Adam: So I crafted something of a “first 180 days” with the Search Committee, and I want to deliberately reach out, ask lots of questions, and report back to people on what they told me. I roughly divide my job into the day to day and the strategic: the former is making sure we’re caring for our children, reassuring our parents as such, and making sure that the teachers have the resources to do their job. The strategic comes at the end of the day, namely, how did we do, what did we learn, could we do better, and what does the future hold? These two poles are really quite different and require different skills. It’s my job to make sure we’ve got a good school today and a viable one next year and the next several to follow.
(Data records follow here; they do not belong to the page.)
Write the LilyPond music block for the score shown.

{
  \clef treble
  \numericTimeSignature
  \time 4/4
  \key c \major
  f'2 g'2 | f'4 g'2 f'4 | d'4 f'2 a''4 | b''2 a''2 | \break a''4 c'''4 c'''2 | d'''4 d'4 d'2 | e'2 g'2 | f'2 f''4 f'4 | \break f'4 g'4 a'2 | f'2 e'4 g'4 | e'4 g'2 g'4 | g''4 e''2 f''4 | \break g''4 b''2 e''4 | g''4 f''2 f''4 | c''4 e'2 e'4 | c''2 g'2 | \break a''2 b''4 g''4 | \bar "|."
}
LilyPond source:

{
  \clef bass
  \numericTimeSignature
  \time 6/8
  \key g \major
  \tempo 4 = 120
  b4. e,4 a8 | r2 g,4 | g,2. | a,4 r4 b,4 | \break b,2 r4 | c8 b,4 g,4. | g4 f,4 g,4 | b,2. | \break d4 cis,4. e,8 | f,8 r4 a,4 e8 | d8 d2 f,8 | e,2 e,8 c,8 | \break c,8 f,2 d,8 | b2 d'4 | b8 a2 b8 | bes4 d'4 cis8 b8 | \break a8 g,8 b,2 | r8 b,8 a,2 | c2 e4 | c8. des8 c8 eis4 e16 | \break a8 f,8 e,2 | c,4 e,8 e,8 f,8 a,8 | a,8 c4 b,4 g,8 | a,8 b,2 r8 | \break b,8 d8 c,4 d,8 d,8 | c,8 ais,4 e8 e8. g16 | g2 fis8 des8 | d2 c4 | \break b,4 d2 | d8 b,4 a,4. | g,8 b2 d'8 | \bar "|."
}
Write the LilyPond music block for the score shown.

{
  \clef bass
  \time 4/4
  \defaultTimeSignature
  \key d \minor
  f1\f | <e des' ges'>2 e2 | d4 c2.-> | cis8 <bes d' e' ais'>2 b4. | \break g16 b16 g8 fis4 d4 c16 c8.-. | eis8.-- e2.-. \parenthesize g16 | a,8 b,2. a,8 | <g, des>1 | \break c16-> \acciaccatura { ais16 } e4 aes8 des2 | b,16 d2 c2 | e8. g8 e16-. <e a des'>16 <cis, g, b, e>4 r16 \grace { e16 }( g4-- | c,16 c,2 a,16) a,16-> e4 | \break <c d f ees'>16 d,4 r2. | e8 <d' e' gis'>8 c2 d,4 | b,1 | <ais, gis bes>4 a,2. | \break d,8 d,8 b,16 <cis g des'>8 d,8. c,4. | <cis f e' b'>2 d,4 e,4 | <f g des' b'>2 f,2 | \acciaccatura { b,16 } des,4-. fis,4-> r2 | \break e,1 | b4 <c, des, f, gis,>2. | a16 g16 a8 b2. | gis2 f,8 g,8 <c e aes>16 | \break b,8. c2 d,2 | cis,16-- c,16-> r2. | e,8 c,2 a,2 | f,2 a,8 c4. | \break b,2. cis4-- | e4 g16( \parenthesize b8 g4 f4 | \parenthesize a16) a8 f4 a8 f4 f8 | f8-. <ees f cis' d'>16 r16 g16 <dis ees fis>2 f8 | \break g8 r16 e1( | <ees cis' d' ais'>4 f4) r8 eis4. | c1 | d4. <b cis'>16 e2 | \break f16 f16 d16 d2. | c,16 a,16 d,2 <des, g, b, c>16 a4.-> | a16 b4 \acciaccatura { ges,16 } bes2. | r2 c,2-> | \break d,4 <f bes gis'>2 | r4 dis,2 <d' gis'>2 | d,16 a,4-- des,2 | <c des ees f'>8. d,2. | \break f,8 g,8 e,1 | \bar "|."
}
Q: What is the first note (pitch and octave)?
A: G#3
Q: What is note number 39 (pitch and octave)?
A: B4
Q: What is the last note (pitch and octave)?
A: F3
TOS: Tell us a little bit about your wife and family?
Adam: They’re great!
ToS: Any more details?
Adam: My wife Jane is very musical and left instruments lying around the house -- guitar, tambourine, clarinet, whatever, and sooner or later the kids would pick it up and she'd take it from there. Now our sons are both in university and learned a lot about music from their mother
TOS: in our letter to parents and faculty you mentioned two particular passions as Lake Superior and bagpipes. Care to elaborate?
Adam: So when I was a young boy in elementary school I had a great love of maps and for whatever reason one of the Great Lakes caught my eye and I had it very early in my mind that I would explore Lake Superior. This has taken many forms, from my wife and I paddling the entire north shore, to cottaging with our children when they were very ‘wee. After learning to swim in Lake Superior, they never complained of cold water again! Our dog “Puff” is a King Shepherd with a dash of Newf, so she has big flippers and loves to swim in the big rollers. I’m already looking forward to the ice going out.
I learned to play the bagpipes when I was in university at Queen’s, which has lots of Scottish traditions; in my third year I did an exchange at the University of Edinburgh and that hooked me for good where the pipes are concerned. A musical instrument is a friend for life. I’ve taught the pipes at every school I’ve worked, so maybe there will be a new club!